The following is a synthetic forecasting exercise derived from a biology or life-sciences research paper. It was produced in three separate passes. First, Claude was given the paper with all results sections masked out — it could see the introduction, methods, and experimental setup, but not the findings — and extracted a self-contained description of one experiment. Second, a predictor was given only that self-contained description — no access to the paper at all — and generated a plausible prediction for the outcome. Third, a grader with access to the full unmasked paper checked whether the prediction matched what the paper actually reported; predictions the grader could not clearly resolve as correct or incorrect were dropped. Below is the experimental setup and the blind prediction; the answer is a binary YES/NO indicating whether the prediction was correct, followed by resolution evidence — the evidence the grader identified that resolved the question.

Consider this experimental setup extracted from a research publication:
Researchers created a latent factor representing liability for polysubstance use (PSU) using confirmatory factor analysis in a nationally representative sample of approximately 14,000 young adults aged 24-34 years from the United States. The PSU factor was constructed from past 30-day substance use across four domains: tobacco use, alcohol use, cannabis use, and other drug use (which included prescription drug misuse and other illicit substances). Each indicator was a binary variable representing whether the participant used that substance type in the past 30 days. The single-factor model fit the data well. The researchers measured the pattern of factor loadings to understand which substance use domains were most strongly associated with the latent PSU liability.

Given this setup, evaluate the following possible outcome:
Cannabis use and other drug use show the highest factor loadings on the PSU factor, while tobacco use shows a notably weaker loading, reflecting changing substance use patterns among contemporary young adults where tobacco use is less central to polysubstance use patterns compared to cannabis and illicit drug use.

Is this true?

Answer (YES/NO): NO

HOW TO COMPLETE THIS TASK
All of the entries are to be set down again without alteration.

EXPECTED OUTPUT
The following is a synthetic forecasting exercise derived from a biology or life-sciences research paper. It was produced in three separate passes. First, Claude was given the paper with all results sections masked out — it could see the introduction, methods, and experimental setup, but not the findings — and extracted a self-contained description of one experiment. Second, a predictor was given only that self-contained description — no access to the paper at all — and generated a plausible prediction for the outcome. Third, a grader with access to the full unmasked paper checked whether the prediction matched what the paper actually reported; predictions the grader could not clearly resolve as correct or incorrect were dropped. Below is the experimental setup and the blind prediction; the answer is a binary YES/NO indicating whether the prediction was correct, followed by resolution evidence — the evidence the grader identified that resolved the question.

Consider this experimental setup extracted from a research publication:
Researchers created a latent factor representing liability for polysubstance use (PSU) using confirmatory factor analysis in a nationally representative sample of approximately 14,000 young adults aged 24-34 years from the United States. The PSU factor was constructed from past 30-day substance use across four domains: tobacco use, alcohol use, cannabis use, and other drug use (which included prescription drug misuse and other illicit substances). Each indicator was a binary variable representing whether the participant used that substance type in the past 30 days. The single-factor model fit the data well. The researchers measured the pattern of factor loadings to understand which substance use domains were most strongly associated with the latent PSU liability.

Given this setup, evaluate the following possible outcome:
Cannabis use and other drug use show the highest factor loadings on the PSU factor, while tobacco use shows a notably weaker loading, reflecting changing substance use patterns among contemporary young adults where tobacco use is less central to polysubstance use patterns compared to cannabis and illicit drug use.

Is this true?

Answer (YES/NO): NO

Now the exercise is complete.